Talking salt storage with Gateshead Council

Eleven years after its construction, Rubb returned to Gateshead Council’s salt storage facility to catch up with Interim Street Scene Director, Philip Hindmarsh. 

The structure itself is a custom designed salt barn, sitting on top of a 3m high concrete supporting wall. The salt storage structure measures 30m wide x 30m long, with a tapered leg height of 5m. The overall height of the storage facility is 13m.

We sat down with Mr Hindmarsh to hear how his Rubb structure has served the borough over the years.

How has the building performed over its eleven-year history?

It has performed well. There have been some repairs, the only maintenance we have had over the 11 years. The building faces the prevailing wind and has stood up to the corrosive environment over time to protect the salt.

What has it been used for?

Storage of salt. We usually buy in around 5,000 tonnes of salt per year, which means this building has stored around 55,000 tonnes over its lifetime. This facility supports the rural areas in the west of Gateshead, some of which are on higher ground. In the winter months we run a permanent night shift. If the weather is bad, then the gritters will be on the roads 24/7, with minimum downtime. Of 600 miles of road, we grit around 323 primary and secondary roads to keep everything moving.

How often is the building used?

24/7, all year round. We bring the salt in over the summer. In February and March of 2017 our salt supplies were really hammered, and we used a large proportion of our stock. In 2010 we used the full 20,000 tonnes and had to purchase more from Peru. Many councils now take part in the government’s salt sharing scheme.

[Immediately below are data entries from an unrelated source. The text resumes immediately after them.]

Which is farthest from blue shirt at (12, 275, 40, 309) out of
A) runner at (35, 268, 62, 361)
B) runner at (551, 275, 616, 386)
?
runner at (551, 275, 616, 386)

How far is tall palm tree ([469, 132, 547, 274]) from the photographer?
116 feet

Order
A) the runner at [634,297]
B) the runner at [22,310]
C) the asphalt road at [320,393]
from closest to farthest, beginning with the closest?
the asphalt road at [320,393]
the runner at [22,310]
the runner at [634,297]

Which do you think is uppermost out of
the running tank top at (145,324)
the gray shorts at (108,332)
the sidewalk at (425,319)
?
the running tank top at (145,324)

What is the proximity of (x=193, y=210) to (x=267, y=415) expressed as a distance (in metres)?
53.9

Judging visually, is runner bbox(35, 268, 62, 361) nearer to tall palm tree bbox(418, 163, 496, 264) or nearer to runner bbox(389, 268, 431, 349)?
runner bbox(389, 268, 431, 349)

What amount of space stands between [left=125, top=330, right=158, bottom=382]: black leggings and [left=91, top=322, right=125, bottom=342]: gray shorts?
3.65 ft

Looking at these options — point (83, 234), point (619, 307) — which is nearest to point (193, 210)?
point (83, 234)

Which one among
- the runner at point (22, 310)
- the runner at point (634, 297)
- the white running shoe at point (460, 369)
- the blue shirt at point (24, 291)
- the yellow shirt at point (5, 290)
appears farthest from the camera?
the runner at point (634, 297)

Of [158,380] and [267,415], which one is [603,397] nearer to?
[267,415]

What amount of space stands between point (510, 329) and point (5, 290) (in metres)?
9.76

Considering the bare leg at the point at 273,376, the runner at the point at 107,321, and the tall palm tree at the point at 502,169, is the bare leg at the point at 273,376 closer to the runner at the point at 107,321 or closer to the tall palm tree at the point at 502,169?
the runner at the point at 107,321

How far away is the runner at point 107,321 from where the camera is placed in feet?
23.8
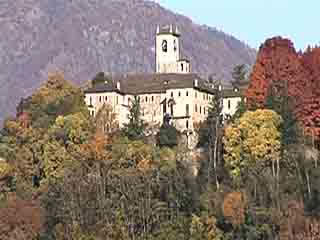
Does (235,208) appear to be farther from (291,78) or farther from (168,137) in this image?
(291,78)

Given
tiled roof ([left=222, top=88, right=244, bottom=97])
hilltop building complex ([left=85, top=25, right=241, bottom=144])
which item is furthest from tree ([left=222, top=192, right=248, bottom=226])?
tiled roof ([left=222, top=88, right=244, bottom=97])

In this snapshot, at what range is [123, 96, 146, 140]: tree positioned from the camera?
68.4 metres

As clients, what would you say are the benefits of such a structure?

It protects the salt from the elements. When salt gets wet it doesn’t perform as well. It forms into clumps and can cause problems with the gritters by clogging the treadmill. It is more cost effective to have dry salt as it can be distributed more effectively and efficiently. 

What are the main needs or challenges that the salt barn has helped the council meet or solve?

The quality of the salt is better and that is why we are looking at another salt shed for our other salt pile. It is very difficult to cover the salt and protect it from the elements outside, so a salt barn is a much better solution. It also provides a better working environment for staff and the drivers when loading up the gritters.

How would you rate the overall performance of your Rubb building to date?

It’s great; it’s done its job. It has stood the test of time for 11 years with minimal repairs. It has performed well, despite facing the prevailing wind.

What does the future hold for Gateshead Council and future winter planning?

We will continue to bring the salt in over the summer so it’s ready for the winter. We will be investing in an additional salt barn in the future. We work closely with a meteorology company to help us make more accurate seasonal predictions. We currently have a five-day weather forecast which flags up any significant weather to help us plan ahead, and we have a more accurate three day forecast to help inform decisions. We will continue to have staff working closely with the weather forecasters and people working through the night in winter. This means that we can get out and get those roads gritted when needed.

As Mr Hindmarsh looks to the future of winter planning, we do too. Rubb recently produced a concept VR tour of a 15,000 tonne salt storage facility to help customers better visualise the potential of a Rubb structure.